Она смотрела на меня искоса, сидя полубоком, и из глаз её текли слёзы. Беззвучно так текли. Просто лились на конспект и всё.

— Обиделся? Да я убить его был готов! Обиделся! Я думал, что у меня сердце лопнуло.

— Прости меня, пожалуйста.

Она всё-таки шмыгнула носом и на нас оглянулись. В зале ещё были «читатели-писатели».

— Поехали, короче, — сказал я. — А то ещё подумают, что я тебя…

Что должны подумать окружающие я не придумал, а встал, сложил её и свои тетради в портфель и рюкзак и вывел из читалки, положив «Ленина» на Ольгину стойку. Мы вышли из института, сели в машину и поехали по сырому от тумана городу. Потом я остановился.

— Хочешь, поедем ко мне? У меня сейчас своё жилище.

— Да, ты говорил.

— Я не понял. Что «да»?

— Поехали, — сказала она тихо. — Только мама станет волноваться.

— Я привезу тебя домой, не бойся. Просто посидим, поговорим. А пока помолчим, подумаем, о чём станем говорить. Хорошо думай, смотри.

Тревожные мысли — убивают нервные клетки, делая некогда позитивного человека — уставшей нервной собакой. Вот и меня они довели до такого состояния. И теперь тревога постепенно начинала проходить. Хтябы знать, что ничего не было, и то — великое облегчение. Я рулил и постепенно «наполнялся» пустотой. Я знал, что это высшее наслаждение — быть «наполненным» пустотой.

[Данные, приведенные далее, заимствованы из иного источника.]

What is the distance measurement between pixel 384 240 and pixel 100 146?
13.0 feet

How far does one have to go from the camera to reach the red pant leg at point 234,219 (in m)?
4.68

— Но-но, не расслабляйся! — скомандовал я себе. — Сколько раз такое было, что чашка переворачивалась и пустота выплёскивалась.

Мои хоромы не стали для неё неожиданностью. Тем более, что они и не выглядели хоромами. Так, две комнаты и кухня-гостиная, правда размером с приличную комнату и барной стойкой.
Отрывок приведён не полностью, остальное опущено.